1982: The British nuclear powered submarine HMS Conqueror (S48) torpedoes and sinks the Argentine cruiser ANA General Belgrano (ex-USS Phoenix (CL-46)) off the coast of the Falkland Islands. Although the sinking occurred outside the British declared 200 mile total exclusion zone, British forces recognized the ship as a legitimate threat and took action to eliminate it. Despite the fact that the UK and Argentina were at war, the sinking of the 1938 vintage vessel triggered an inordinate amount of moral preening and controversy over whether it was “legal” and necessary in Britain’s recovery of the islands.
1982: HMS Sheffield, a Royal Navy Type 42 destroyer operating in support of the re-capture of the Falkland Islands, is struck by a single Argentine Exocet missile. The ship caught fire and immediately lost electrical power. The primary fire main was also ruptured, dooming the ship. It sank under tow on May 10th, becoming the first RN ship to be lost to enemy action since WWII. Of her crew of 287, twenty were killed in the attack.

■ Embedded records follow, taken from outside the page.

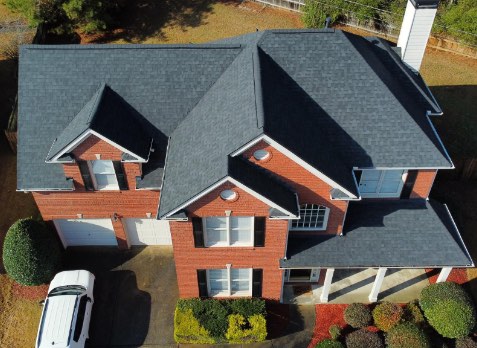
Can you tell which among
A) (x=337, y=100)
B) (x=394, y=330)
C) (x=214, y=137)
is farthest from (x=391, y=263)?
(x=214, y=137)

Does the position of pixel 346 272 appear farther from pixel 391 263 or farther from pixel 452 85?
pixel 452 85

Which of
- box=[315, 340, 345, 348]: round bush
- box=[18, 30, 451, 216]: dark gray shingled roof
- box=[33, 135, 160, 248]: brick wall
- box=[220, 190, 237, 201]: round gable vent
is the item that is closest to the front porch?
box=[315, 340, 345, 348]: round bush

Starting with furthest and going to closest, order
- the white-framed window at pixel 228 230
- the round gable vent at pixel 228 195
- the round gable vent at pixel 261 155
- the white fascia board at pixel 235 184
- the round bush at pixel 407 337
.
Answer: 1. the round bush at pixel 407 337
2. the white-framed window at pixel 228 230
3. the round gable vent at pixel 261 155
4. the round gable vent at pixel 228 195
5. the white fascia board at pixel 235 184

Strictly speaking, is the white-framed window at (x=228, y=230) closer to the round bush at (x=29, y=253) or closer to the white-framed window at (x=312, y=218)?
the white-framed window at (x=312, y=218)

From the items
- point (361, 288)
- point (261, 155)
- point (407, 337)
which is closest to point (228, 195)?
point (261, 155)

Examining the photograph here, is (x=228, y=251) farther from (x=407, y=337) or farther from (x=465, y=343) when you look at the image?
(x=465, y=343)

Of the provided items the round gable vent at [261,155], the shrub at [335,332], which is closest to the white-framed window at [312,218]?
the round gable vent at [261,155]
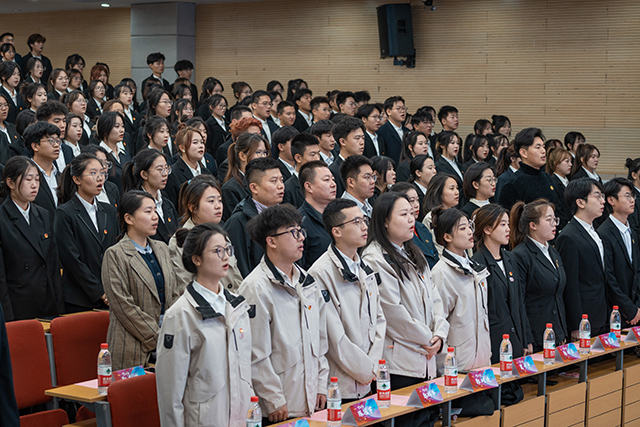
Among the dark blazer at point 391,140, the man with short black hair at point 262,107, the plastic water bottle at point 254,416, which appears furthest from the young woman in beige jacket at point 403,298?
the man with short black hair at point 262,107

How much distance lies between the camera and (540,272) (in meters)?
4.29

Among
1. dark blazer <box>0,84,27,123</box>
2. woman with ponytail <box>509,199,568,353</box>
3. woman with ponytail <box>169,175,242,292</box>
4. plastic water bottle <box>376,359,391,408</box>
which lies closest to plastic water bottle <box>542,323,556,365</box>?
woman with ponytail <box>509,199,568,353</box>

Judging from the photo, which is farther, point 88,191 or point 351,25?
point 351,25

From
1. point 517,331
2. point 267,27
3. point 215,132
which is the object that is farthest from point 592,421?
point 267,27

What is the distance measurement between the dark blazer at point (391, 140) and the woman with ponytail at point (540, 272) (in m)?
3.27

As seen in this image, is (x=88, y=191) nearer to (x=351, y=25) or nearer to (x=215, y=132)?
(x=215, y=132)

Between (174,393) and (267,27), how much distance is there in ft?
33.3

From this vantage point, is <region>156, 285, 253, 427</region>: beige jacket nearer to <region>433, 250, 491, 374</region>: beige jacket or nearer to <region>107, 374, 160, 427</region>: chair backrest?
<region>107, 374, 160, 427</region>: chair backrest

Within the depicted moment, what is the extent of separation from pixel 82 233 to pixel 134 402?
159cm

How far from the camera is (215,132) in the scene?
809 centimetres

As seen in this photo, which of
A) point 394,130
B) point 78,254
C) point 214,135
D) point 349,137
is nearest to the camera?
point 78,254

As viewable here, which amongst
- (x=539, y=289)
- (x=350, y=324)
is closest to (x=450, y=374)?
(x=350, y=324)

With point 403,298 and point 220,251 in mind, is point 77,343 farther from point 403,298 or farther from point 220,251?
point 403,298

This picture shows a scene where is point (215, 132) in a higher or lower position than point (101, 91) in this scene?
lower
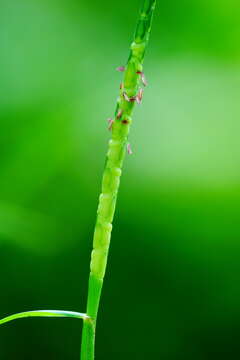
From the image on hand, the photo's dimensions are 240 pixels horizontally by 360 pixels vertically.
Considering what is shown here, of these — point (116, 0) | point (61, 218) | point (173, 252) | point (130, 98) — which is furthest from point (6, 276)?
point (130, 98)

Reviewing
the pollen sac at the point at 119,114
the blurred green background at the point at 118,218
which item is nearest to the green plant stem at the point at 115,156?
the pollen sac at the point at 119,114

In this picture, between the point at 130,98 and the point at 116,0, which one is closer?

1992: Death of Marlene Dietrich (b.1901). The German actress, who defined the genre of “platinum blonde,” became an American citizen in 1939 after publicly rejecting Nazi attempts to bring her back to Germany, and making a particular point of her disgust with their anti-Semitism.
Ken says
As usual history forgets the end of the Vietnam era for the United States May 7th. 1975. The parents, relatives and friends of the 58,479 young people who died for nothing will not forget. I despise the give me generation.